» Excerpted text:
For instance, the sounds associated with each person in a crowd to
the left of the listener may be considered of a lower individual
perceptual relevance relative to identical sounds associated with a
single person to the right of the listener.
[0034] It is therefore apparent that the perceptual relevance of a
sound may be determined in dependence upon any number of suitable
factors; and that the perceptual relevance may be a suitable metric
for use in determining which sounds in a mix should be omitted when
the number of sounds is too large for correct reproduction.
[0035] FIG. 1 schematically illustrates an audio reproduction
method based upon sound prioritisation. Of course, steps of this
method could be implemented by different processing devices and at
substantially different times--for example, the reproduction may
not be performed at the time of the prioritisation.
[0036] At a step 100, sounds are obtained. For example, these
sounds may be associated with a virtual environment, and may be
computer generated sounds or sounds that have been captured from
real-world sound sources. The sounds may be obtained in any
suitable format or structure.
[0037] For example, each of the sounds associated with a particular
piece of content may be provided. Alternatively, sounds associated
with a particular time frame (such as a movie scene or other
portion of the content) may be provided--or the sounds may be
provided with one or more time stamps identifying when they would
be output. Similarly, each of the sounds associated with a sound
source may be provided, or the sounds from the same source may be
considered independently of one another.
[0038] The sounds may be associated with information identifying
any other information that may be of use; for example, information
identifying where in the virtual scene the sound source is located
may be provided, and/or information identifying the sound
source/the context in which the sound is provided.
[0039] At a step 110, a feature extraction process is performed
upon the obtained sounds. This feature extraction process is
operable to determine features of each sound that are of perceptual
relevance (these may be referred to as perceptual features). In
this step, each of the sounds is analysed independently, and as
such only features which are inherent to that particular sound are
considered; that is, factors such as interference between sounds
from different sources are not considered.
[0040] At a step 120, the sounds are pooled. This may be performed
in any of a number of suitable ways, and effectively comprises an
analysis of the overall contributions of the sounds to a mix (that
is, the combined audio output from a plurality of sounds) in
respect of each of one or more identified perceptual features.
[0041] In some embodiments, this may take the form of identifying
the perceptually relevant features present in the mix (that is, the
perceptually relevant features from each of the sounds) and
determining the largest contribution to this feature from amongst
the sounds forming the mix. For example, this contribution may be
identified based upon the volume of a sound in respect of that
feature.

» Dataset excerpts:

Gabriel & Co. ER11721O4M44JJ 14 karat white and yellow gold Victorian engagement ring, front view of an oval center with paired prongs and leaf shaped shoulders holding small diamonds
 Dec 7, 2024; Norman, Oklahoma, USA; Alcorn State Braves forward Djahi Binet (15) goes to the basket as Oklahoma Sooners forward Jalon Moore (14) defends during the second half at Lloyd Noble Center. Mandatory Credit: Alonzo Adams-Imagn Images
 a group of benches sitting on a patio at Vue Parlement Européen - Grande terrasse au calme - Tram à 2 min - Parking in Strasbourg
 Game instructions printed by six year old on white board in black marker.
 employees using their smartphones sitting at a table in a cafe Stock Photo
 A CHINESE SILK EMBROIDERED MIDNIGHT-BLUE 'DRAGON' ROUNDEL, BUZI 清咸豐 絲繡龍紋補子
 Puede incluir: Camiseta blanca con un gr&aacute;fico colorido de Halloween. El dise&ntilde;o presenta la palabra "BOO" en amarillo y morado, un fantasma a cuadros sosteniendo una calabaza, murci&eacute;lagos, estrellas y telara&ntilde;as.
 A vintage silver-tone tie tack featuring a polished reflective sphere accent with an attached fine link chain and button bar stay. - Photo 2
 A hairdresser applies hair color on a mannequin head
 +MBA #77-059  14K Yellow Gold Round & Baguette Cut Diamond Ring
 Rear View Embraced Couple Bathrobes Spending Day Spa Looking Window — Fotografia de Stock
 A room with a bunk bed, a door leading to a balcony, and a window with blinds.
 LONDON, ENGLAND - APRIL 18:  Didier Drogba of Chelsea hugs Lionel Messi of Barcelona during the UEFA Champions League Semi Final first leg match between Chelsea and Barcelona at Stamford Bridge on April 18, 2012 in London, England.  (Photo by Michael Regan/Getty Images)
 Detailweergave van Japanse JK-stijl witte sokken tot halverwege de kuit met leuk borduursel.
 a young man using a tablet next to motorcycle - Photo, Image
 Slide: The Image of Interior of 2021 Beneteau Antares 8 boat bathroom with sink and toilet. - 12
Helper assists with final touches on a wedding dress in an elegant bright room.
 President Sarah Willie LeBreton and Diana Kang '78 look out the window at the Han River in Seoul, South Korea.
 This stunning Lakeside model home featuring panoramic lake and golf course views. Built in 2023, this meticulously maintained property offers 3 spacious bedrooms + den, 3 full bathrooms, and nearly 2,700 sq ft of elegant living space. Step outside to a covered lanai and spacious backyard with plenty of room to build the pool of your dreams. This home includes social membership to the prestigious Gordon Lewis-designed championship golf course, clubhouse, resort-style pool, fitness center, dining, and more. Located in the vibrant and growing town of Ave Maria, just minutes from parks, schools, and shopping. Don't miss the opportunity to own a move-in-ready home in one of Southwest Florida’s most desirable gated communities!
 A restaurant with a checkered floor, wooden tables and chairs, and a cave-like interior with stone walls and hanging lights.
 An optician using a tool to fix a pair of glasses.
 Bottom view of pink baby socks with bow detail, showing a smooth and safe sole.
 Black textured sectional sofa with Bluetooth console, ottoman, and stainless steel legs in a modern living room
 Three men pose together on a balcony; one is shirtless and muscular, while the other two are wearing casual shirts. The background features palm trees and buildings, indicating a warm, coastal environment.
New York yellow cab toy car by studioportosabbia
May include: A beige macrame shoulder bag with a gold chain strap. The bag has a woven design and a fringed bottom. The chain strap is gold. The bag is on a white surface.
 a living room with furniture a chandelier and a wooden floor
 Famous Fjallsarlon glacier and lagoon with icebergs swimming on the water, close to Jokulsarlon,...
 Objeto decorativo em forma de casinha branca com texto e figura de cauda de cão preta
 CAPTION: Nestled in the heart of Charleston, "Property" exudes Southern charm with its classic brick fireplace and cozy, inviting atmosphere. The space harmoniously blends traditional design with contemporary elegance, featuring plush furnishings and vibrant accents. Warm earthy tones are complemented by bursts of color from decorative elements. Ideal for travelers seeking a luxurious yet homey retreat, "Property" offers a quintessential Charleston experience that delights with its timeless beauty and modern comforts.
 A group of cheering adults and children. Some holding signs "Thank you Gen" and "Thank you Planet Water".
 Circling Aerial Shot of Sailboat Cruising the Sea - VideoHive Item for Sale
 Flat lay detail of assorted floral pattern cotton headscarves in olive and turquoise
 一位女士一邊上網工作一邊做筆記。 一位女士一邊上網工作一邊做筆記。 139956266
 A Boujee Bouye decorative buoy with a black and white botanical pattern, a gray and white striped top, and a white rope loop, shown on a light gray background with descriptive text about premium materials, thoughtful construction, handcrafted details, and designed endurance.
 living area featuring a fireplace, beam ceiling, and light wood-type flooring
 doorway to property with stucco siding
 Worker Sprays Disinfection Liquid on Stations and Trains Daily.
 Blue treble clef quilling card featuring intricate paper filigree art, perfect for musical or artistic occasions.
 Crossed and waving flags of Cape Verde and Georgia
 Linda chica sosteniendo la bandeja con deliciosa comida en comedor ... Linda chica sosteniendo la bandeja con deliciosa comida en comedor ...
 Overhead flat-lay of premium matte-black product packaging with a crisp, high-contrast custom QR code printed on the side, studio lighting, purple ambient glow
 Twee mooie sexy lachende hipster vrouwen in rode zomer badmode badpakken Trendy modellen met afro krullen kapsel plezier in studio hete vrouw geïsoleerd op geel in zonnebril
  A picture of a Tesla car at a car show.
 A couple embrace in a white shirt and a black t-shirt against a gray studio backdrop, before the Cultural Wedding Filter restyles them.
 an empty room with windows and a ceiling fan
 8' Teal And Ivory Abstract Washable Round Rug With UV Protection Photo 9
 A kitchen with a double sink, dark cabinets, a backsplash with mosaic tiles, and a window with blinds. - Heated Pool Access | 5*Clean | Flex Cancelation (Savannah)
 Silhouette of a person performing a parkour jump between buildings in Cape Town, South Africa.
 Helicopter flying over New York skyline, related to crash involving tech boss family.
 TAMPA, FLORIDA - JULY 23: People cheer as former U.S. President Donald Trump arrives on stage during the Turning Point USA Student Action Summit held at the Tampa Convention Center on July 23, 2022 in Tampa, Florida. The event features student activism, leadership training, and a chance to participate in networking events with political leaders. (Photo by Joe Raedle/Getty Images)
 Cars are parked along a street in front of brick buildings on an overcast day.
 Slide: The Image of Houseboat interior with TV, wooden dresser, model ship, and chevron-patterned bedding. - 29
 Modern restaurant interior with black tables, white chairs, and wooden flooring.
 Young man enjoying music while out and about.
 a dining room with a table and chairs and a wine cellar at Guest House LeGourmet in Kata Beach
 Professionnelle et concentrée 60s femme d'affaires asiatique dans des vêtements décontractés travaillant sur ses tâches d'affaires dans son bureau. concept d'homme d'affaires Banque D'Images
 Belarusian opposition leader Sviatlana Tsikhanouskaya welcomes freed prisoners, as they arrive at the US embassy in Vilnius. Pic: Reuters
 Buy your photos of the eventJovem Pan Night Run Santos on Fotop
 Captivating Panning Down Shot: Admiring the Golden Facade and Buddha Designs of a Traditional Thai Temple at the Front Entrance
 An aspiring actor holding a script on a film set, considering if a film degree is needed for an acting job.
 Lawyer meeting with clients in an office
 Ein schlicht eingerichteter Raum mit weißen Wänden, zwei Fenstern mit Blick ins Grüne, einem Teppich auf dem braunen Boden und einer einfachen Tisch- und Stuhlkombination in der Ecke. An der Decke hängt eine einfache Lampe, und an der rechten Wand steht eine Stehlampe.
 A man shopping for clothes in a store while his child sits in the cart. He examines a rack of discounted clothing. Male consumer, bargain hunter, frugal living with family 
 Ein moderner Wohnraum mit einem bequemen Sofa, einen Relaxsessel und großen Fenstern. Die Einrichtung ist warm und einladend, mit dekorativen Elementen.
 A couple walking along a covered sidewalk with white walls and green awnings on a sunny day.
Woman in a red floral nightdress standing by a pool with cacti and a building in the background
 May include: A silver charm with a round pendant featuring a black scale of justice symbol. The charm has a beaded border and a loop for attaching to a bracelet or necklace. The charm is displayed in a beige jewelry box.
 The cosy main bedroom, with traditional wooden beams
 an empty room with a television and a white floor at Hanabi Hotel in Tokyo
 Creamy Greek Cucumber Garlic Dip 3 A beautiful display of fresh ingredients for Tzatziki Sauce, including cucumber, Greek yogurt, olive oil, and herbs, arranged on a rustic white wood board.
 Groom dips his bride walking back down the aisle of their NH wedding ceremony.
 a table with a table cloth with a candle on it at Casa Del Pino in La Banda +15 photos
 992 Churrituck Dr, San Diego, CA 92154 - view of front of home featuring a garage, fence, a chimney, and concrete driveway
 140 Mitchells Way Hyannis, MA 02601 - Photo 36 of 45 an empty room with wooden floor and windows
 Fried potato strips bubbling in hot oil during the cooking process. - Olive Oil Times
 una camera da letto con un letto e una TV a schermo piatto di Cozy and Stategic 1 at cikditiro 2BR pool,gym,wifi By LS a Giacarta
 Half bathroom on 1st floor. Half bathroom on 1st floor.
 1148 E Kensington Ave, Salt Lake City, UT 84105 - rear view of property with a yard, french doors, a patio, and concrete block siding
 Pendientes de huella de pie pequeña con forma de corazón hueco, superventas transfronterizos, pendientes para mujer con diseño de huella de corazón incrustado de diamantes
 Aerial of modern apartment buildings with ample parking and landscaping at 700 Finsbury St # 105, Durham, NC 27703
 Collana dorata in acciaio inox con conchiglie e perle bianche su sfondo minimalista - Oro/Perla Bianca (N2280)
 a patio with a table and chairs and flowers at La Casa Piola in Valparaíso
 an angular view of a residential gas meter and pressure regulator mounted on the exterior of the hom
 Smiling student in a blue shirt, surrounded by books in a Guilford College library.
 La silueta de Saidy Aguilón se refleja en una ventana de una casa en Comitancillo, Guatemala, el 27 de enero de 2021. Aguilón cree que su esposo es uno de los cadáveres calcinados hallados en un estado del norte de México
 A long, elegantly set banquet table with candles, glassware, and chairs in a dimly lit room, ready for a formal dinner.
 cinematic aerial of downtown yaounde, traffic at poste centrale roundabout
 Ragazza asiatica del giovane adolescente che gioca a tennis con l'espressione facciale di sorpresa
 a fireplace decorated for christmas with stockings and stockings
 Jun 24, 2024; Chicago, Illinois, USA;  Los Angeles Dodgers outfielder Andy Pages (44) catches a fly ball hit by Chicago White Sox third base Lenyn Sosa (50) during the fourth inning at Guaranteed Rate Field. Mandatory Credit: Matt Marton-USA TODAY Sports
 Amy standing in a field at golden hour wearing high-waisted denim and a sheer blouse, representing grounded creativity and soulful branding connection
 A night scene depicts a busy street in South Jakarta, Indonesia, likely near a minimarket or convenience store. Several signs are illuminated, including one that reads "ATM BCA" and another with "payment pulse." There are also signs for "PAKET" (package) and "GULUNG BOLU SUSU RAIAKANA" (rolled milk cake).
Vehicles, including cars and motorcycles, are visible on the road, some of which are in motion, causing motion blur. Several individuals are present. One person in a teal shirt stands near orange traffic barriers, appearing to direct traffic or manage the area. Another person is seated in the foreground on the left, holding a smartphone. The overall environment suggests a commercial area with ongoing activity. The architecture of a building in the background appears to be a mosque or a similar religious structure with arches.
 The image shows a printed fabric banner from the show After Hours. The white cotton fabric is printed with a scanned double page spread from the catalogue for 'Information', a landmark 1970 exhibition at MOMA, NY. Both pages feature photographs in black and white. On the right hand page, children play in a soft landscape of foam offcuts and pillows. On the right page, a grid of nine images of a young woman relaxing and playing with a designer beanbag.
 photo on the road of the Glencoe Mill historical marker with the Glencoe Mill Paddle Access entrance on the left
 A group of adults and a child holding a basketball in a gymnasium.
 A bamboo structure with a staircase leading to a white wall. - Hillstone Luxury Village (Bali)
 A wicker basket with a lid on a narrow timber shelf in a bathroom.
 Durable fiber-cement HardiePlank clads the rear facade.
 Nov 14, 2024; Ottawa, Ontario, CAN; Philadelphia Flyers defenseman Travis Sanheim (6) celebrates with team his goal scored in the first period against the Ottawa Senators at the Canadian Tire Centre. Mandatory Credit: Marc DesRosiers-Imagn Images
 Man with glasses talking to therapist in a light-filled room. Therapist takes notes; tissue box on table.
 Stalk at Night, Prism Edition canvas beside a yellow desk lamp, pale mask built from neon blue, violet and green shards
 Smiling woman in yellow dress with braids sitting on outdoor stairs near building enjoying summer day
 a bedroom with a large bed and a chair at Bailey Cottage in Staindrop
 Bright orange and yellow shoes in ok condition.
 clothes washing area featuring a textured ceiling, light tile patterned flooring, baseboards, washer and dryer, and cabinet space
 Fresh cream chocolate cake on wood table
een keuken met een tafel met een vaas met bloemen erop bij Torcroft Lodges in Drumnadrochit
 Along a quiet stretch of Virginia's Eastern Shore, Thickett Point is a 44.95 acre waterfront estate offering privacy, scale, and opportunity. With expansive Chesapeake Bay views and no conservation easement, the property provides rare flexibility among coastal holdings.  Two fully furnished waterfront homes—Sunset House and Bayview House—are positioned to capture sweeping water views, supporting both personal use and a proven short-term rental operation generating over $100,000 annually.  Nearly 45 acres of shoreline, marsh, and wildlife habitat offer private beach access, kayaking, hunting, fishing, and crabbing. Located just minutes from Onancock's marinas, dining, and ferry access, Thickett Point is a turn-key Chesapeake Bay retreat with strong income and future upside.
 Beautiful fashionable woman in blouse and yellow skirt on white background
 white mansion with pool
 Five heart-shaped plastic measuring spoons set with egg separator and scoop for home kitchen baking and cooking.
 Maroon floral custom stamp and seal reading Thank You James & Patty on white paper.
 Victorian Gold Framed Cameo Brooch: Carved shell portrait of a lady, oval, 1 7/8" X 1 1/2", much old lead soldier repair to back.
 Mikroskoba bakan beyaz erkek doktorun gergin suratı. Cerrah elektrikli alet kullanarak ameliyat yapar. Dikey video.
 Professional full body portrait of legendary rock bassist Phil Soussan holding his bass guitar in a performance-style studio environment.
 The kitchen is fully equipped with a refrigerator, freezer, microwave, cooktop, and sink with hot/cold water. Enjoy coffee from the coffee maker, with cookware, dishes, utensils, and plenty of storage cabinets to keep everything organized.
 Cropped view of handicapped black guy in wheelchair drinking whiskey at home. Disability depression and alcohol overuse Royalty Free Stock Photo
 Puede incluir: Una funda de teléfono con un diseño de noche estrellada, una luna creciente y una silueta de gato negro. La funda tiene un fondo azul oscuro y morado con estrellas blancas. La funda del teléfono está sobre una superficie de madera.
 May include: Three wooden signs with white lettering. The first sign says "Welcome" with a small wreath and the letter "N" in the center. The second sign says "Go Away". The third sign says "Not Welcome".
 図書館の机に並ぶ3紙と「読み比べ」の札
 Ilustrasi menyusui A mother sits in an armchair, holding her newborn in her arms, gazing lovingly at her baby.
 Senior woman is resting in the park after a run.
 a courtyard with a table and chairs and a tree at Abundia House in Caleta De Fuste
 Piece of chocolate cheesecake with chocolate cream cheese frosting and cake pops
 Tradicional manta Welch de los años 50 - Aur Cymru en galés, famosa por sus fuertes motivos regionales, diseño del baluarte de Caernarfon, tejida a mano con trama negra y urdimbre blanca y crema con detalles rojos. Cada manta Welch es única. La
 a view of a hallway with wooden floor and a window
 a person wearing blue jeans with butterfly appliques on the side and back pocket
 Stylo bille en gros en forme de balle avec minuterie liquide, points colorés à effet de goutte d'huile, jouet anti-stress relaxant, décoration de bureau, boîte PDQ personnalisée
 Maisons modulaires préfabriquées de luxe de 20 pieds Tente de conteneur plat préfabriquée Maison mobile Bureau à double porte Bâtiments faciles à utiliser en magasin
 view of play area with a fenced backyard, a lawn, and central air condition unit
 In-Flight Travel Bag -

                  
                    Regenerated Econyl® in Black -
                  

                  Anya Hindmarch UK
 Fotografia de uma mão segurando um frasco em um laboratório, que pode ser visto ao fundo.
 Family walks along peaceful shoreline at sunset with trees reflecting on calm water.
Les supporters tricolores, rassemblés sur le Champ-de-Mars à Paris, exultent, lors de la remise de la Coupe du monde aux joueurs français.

» What is being asked: According to the excerpt on sound prioritization, what factor is not considered during the feature extraction performed at step 110?

» Task response: Interference between sounds from different sources is not considered.